Output is tab-separated: query, sample_id, hit_count, containment.

Bias Table Construction

Bias tables allow compositional filtering to increase sensitivity for target sequences while suppressing background noise. They work by scoring k-mers based on their enrichment in a positive (target) set relative to a negative (background) set.

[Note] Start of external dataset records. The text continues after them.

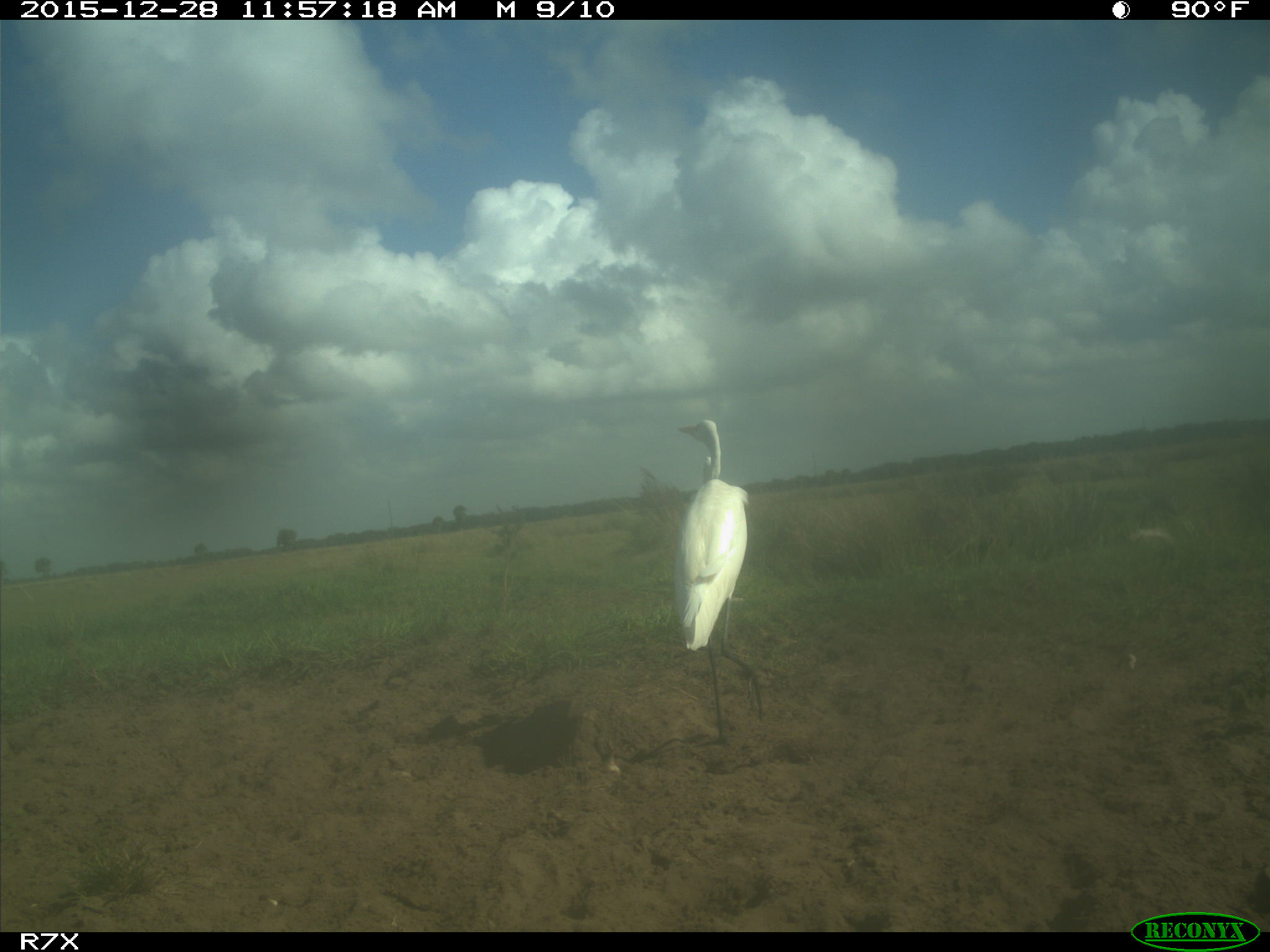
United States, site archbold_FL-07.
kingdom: Animalia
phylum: Chordata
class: Aves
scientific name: Aves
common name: birds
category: unidentified bird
Unidentified bird (birds) (Aves).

The underlying data structure is a Count-Min Sketch (CMS), a probabilistic structure that approximates k-mer frequencies using multiple independent hash functions mapped to a fixed-width table. This keeps memory usage constant regardless of the number of distinct k-mers. By default, the CMS uses 1,048,576 columns and 5 hash functions (~5 MB).

How it works:

  1. K-mer frequencies from both the positive and negative input sets are counted into separate CMS tables.
  2. Background extraction: The positive counts are subtracted from the negative counts (floored at zero). This prevents k-mers naturally shared between target and background from being penalized.
  3. A log-ratio weight is computed per CMS cell: log((pos + alpha) / (adjusted_neg + alpha)), where alpha is a smoothing parameter.
  4. Weights are quantized to i8 (-127 to +127) for compact storage.
  5. Threshold calibration: All 255 possible thresholds are evaluated. The threshold that maximizes fold enrichment (positive retention / negative retention) is selected. If a target fold enrichment is specified, the closest achievable threshold is used instead.
$ jam bias create --help
Create a bias table from positive (target) and negative (background) FASTA files.
Target signal is always subtracted from background before computing bias weights.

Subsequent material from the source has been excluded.